**PAGE EXCERPT:**

Another frustration when it comes to difficulty is just how easy the boss battles between the ‘Deadly Six’ seem to be. While the levels can be mind numbingly frustrating, the ‘Deadly Six’ don’t seem that deadly and in fact seem to be defeated rather easily in most cases ; well especially with me. Whether this has been sheer luck on my part I don’t know, but it detracts from my enjoyment just a little.
Sonic Lost Cause? Definitely not! While the game is a massive difference to the known ‘Boost to Win’ formula, Sonic Lost World is a challenging game – despite being a little too difficult at times. The introduction of the player being able to control Sonic’s speed helps to add to the gameplay and in a sense brings a new and fresh gameplay dynamic. It also makes things seem less ‘automated’ and more thinking and skill is involved. The level tropes are your typical Sonic style and I guess somewhat Mario influenced too which really isn’t too much of a bad thing. The execution of the Special Stages are an interesting one and quite fun I must admit.

**MATERIAL SHOWN:**
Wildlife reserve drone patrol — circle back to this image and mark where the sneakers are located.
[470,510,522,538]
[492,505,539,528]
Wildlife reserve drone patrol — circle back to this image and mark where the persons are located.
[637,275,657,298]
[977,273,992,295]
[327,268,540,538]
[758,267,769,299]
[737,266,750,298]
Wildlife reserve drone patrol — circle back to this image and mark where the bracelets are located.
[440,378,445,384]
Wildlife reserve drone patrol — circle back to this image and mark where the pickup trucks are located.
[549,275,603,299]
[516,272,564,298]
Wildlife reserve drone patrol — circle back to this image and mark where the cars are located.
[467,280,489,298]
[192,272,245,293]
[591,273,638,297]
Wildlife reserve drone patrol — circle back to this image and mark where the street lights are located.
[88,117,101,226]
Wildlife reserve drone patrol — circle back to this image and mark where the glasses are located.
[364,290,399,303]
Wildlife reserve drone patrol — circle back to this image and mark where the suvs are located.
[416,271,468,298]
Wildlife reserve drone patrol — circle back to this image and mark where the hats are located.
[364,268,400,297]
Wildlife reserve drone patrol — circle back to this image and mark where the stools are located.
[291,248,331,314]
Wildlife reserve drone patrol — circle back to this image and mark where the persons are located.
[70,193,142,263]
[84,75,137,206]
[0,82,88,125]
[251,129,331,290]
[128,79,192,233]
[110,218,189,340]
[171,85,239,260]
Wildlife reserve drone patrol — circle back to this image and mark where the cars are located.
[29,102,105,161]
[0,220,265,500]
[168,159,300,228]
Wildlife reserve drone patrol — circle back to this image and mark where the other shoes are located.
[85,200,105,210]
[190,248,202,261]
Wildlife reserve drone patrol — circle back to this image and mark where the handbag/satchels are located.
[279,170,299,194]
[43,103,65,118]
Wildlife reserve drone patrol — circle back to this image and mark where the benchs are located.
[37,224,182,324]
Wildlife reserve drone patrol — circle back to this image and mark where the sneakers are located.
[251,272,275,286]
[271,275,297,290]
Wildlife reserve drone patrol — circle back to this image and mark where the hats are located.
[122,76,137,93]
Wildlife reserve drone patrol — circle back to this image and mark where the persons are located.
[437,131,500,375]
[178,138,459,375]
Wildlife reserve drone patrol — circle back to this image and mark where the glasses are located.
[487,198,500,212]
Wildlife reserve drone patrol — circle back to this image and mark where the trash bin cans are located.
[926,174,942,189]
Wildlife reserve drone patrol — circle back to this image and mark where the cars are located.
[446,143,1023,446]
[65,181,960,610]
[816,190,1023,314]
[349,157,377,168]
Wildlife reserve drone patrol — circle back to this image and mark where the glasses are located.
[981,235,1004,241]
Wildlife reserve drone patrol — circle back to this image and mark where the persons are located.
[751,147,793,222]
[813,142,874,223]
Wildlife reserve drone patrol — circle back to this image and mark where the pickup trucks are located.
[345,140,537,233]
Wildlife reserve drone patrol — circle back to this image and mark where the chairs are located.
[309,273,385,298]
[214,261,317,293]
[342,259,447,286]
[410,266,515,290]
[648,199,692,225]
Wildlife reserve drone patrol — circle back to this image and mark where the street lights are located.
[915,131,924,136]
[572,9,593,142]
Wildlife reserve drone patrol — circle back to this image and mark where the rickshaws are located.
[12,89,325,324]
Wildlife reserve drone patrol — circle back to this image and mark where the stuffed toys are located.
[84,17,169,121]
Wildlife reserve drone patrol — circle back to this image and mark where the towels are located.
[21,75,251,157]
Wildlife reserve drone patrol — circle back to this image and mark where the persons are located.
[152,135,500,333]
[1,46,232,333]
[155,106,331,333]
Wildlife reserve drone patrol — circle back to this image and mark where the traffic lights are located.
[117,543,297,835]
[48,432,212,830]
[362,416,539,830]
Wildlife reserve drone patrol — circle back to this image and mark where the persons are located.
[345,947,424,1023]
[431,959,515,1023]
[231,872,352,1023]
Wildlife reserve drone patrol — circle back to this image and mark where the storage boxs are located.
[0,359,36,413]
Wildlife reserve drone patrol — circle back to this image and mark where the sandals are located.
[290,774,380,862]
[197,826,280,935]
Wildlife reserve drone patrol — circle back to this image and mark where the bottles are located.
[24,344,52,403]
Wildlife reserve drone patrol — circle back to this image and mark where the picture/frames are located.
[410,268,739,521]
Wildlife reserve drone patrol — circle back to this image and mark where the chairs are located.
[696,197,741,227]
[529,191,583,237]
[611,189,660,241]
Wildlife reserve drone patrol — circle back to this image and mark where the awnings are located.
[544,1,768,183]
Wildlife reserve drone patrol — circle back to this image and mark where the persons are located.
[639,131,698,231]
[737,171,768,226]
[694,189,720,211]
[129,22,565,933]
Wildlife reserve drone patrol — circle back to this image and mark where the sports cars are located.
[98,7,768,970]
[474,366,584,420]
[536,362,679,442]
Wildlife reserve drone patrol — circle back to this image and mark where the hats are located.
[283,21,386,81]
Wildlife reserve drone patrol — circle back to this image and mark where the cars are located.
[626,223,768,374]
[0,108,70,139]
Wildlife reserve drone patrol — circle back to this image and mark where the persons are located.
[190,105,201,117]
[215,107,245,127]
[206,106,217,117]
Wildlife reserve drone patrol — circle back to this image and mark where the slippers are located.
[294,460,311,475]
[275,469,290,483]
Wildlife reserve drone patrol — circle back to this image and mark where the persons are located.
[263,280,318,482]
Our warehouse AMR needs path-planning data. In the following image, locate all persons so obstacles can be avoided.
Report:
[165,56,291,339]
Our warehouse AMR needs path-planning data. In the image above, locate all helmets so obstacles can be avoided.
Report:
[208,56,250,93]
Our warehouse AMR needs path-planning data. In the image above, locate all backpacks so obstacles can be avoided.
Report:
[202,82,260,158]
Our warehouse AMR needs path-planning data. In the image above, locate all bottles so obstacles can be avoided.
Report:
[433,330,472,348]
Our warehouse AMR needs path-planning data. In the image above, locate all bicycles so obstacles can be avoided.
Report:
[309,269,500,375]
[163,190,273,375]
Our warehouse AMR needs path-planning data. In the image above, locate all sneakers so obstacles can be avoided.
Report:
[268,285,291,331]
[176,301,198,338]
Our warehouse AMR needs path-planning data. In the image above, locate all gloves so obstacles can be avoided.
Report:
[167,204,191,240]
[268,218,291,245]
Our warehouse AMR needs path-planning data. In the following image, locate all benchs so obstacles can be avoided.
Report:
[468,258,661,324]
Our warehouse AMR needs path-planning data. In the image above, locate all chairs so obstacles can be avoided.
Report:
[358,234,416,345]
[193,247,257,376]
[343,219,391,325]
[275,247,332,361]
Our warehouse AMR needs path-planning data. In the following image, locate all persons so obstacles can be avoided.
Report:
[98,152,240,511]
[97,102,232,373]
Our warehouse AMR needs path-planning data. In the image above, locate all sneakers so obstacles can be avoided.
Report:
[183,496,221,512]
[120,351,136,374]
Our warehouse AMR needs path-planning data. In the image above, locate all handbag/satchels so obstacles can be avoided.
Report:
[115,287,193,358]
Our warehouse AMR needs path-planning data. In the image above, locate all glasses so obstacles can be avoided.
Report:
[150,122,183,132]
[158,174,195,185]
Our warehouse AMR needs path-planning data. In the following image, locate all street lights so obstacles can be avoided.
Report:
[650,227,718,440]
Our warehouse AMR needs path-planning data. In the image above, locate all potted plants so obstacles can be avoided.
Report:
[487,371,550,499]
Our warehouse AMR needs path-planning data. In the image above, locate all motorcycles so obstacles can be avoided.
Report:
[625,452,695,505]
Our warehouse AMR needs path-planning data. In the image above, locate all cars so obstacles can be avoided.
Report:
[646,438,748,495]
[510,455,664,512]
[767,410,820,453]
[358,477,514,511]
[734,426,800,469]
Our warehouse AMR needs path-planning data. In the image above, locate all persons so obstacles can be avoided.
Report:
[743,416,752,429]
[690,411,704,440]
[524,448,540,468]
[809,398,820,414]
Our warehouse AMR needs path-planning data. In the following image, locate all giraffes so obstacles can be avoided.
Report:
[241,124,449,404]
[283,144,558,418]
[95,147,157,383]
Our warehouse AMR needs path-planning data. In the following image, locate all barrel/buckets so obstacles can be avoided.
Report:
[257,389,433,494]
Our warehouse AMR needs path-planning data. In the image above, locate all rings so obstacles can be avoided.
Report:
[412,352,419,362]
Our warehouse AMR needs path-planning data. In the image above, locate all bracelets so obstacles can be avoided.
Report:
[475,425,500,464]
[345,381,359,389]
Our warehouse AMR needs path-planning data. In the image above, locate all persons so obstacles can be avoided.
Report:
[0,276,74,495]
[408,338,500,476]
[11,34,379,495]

**REQUIREMENTS:**
1. Write out the part of the Sonic Lost World review from "Another frustration when" up to and including "just a little.".
2. List every distinct term that the Sonic Lost World review places inside single quotation marks.
3. Decide whether each statement agrees with the Sonic Lost World review. Answer yes or no, and quote the words from the review that decide it.
(a) The boss battles against the Deadly Six are hard to win.
(b) The player can control Sonic's speed.
(c) The Special Stages are quite fun.
The listing that comes after the Sonic Lost World review is separate material.

**FULL ANSWERS:**
1.
Another frustration when it comes to difficulty is just how easy the boss battles between the ‘Deadly Six’ seem to be. While the levels can be mind numbingly frustrating, the ‘Deadly Six’ don’t seem that deadly and in fact seem to be defeated rather easily in most cases ; well especially with me. Whether this has been sheer luck on my part I don’t know, but it detracts from my enjoyment just a little.

2.
Deadly Six
Boost to Win
automated

3.
(a) No: "the ‘Deadly Six’ don’t seem that deadly and in fact seem to be defeated rather easily in most cases"
(b) Yes: "The introduction of the player being able to control Sonic’s speed helps to add to the gameplay"
(c) Yes: "The execution of the Special Stages are an interesting one and quite fun I must admit."